Entre réussite et espoir

Vicky Fragasso-Marquis Collaboration spéciale
Le théâtre est un des moyens d’éducation utilisés par les organisations non gouvernementales.
Photo: T.E.A.M. Le théâtre est un des moyens d’éducation utilisés par les organisations non gouvernementales.

Ce texte fait partie du cahier spécial Coopération - Semaine du développement international

Le développement international a aussi un visage positif ; les organismes de coopération constatent des progrès et gardent espoir pour l’avenir. Tel est le message de la Semaine du développement international, organisée par le réseau de l’Association québécoise des organismes de coopération internationale (AQOCI), qui s’est tenue du 1er au 7 février.​
 

« Il y a vraiment des choses positives qui se font en coopération internationale, puis il y a une manière de changer les choses malgré tout, même s’il reste beaucoup de travail à faire », a souligné Amélie Nguyen, analyste politique à l’AQOCI, en entrevue téléphonique. Les organisations profitent ainsi de cette semaine pour rejoindre les citoyens et leur faire comprendre qu’ils peuvent tous contribuer à bâtir un monde meilleur.

L’AQOCI a ciblé cinq grands enjeux qui seront abordés par différents organismes : les inégalités en général, l’égalité entre les hommes et les femmes, les changements climatiques, la santé des mères et des enfants ainsi que la paix. Des activités portant sur ces différents thèmes seront présentées dans les cégeps pour rejoindre les jeunes. « On veut varier la gamme d’âges, et le fait d’aller dans les cégeps élargit la portée de notre message », a noté Mme Nguyen.

L’Association a aussi misé sur la publication de caricatures sur son site Internet, qui ont été réalisées par des artistes québécois, dont Richard « Suicide », Francis Desharnais et Alexandre Fontaine Rousseau. « L’humour vient rejoindre les gens d’une manière différente ; un peu plus irrévérencieuse, plus mobilisatrice parfois. Ça frappe les esprits », a expliqué l’analyste politique de l’AQOCI.

Mondialisation des enjeux

 

Amélie Nguyen croit qu’il est possible d’attirer l’attention des Canadiens sur la coopération internationale, en démontrant toute l’interrelation entre leurs problèmes locaux et ceux des pays en voie de développement. « Quand on parle d’inégalités, ça affecte les Canadiens comme ça affecte les Maliens. C’est un peu la même logique faisant que les inégalités s’approfondissent au sein des pays », a-t-elle expliqué.

Selon elle, les crises financières récentes et les conséquences des changements climatiques démontrent plus que jamais que le destin du Canada est lié à celui des autres pays. « Les Canadiens sont des citoyens du monde et ils ont un rôle à jouer », a-t-elle affirmé.

«Un réseau en crise»

L’AQOCI tenait d’ailleurs une conférence, le jeudi 5 février, à l’Université du Québec à Montréal (UQAM) sur la santé des mères et de leurs enfants, un sujet qui a fait couler beaucoup d’encre depuis les dernières années. Lors de son discours à la dernière Assemblée générale des Nations unies, le premier ministre du Canada, Stephen Harper, a annoncé qu’il investirait 3,5 milliards de dollars sur cinq ans pour les mères et les enfants des pays en voie de développement.

Mme Nguyen reconnaît que cette décision du Canada constitue une « amélioration ». Elle a toutefois relevé qu’il s’agit ici d’un « financement prévisible », qui touche un secteur très pointu.

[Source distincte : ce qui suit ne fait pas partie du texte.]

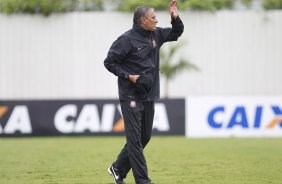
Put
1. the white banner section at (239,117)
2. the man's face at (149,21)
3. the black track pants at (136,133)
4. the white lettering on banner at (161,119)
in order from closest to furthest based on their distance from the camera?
the man's face at (149,21) → the black track pants at (136,133) → the white banner section at (239,117) → the white lettering on banner at (161,119)

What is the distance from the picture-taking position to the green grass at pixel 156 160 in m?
10.6

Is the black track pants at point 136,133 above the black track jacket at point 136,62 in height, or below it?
below

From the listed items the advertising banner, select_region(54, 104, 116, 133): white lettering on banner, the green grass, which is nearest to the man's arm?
the green grass

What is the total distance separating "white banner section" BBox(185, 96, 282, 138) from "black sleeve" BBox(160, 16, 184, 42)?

Ce n’est donc pas suffisant, selon elle, et elle espère que la semaine — qui est d’ailleurs financée par le gouvernement fédéral — permettra aussi d’attirer l’attention des élus.

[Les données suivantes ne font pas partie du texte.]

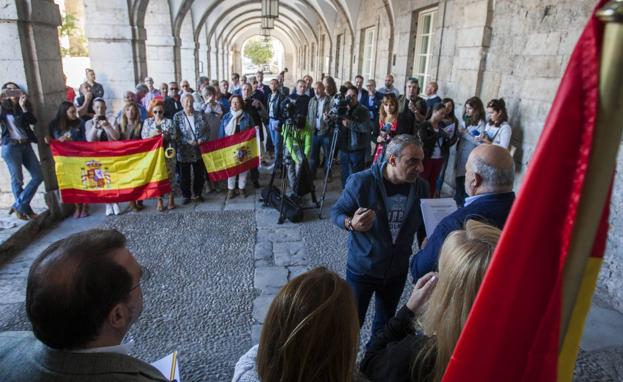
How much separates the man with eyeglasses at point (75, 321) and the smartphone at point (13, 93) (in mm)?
4666

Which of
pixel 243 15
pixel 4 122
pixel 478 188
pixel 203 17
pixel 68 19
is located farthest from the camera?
pixel 243 15

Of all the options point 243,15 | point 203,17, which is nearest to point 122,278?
point 203,17

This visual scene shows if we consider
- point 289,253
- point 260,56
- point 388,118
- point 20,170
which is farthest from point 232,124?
point 260,56

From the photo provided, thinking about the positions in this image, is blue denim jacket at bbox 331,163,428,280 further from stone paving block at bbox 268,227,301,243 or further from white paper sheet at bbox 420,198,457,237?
stone paving block at bbox 268,227,301,243

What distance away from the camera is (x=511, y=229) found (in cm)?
81

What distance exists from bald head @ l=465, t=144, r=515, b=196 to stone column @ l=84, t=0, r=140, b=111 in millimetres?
8877

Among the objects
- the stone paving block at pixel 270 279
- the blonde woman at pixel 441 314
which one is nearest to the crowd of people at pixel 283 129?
the stone paving block at pixel 270 279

« C’est un réseau en crise à plusieurs égards. Des organismes ont dû couper du personnel et couper des liens avec les partenaires du Sud », a-t-elle regretté.

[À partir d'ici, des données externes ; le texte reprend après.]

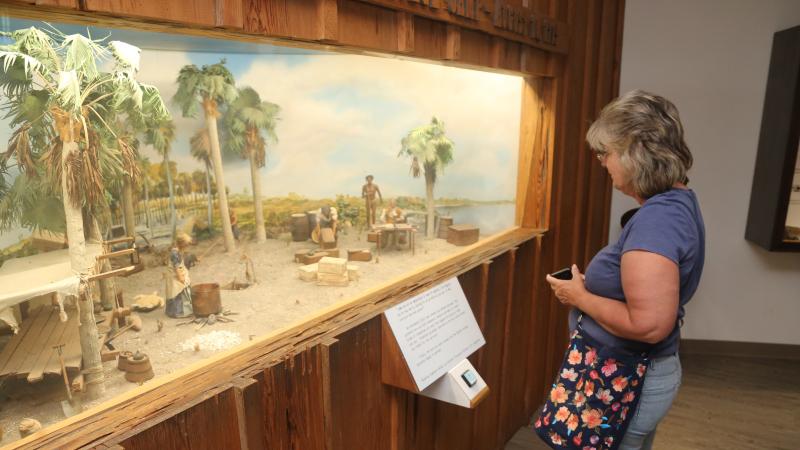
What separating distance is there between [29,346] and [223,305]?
19.0 inches

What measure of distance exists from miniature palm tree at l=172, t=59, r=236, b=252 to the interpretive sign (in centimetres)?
60

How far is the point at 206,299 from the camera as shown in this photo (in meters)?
1.33

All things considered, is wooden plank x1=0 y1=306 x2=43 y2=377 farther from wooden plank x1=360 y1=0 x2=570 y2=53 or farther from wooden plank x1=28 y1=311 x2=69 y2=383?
wooden plank x1=360 y1=0 x2=570 y2=53

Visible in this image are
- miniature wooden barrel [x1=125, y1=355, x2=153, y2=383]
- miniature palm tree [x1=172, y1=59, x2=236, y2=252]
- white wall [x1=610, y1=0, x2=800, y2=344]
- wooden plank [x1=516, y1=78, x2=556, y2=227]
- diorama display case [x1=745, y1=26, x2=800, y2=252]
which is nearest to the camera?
miniature wooden barrel [x1=125, y1=355, x2=153, y2=383]

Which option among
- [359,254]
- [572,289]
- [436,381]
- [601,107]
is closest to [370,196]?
[359,254]

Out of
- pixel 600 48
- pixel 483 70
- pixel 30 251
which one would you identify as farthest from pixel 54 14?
pixel 600 48

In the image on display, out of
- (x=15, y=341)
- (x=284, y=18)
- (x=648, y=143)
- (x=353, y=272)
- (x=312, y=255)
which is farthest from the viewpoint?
(x=353, y=272)

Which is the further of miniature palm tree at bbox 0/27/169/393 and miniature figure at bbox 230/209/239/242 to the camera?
miniature figure at bbox 230/209/239/242

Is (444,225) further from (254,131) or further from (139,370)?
(139,370)

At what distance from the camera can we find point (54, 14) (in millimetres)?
907

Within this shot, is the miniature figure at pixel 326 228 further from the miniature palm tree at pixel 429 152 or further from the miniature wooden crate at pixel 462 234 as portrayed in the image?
the miniature wooden crate at pixel 462 234

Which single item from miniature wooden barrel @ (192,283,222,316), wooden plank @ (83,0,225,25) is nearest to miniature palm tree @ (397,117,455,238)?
miniature wooden barrel @ (192,283,222,316)

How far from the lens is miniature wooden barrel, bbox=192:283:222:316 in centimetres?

En vertu des Objectifs du millénaire pour le développement, adoptés par les 193 membres des Nations unies, les pays riches s’étaient engagés à réserver 0,7 % de leur produit intérieur brut (PIB) à l’aide internationale.

Or le directeur parlementaire du budget estimait que le Canada avait versé 0,27 % de son PIB en 2013-2014, alors qu’il avait investi 0,34 % deux ans plus tôt. « Les compressions de dépenses prévues en 2014-2015 feront encore baisser ce pourcentage », était-il écrit dans le rapport publié à la mi-janvier.

Mme Nguyen juge cependant que, dans les dernières années, le gouvernement s’est montré plus ouvert aux discussions. « On réussit à les rencontrer, c’est quand même positif », a-t-elle conclu.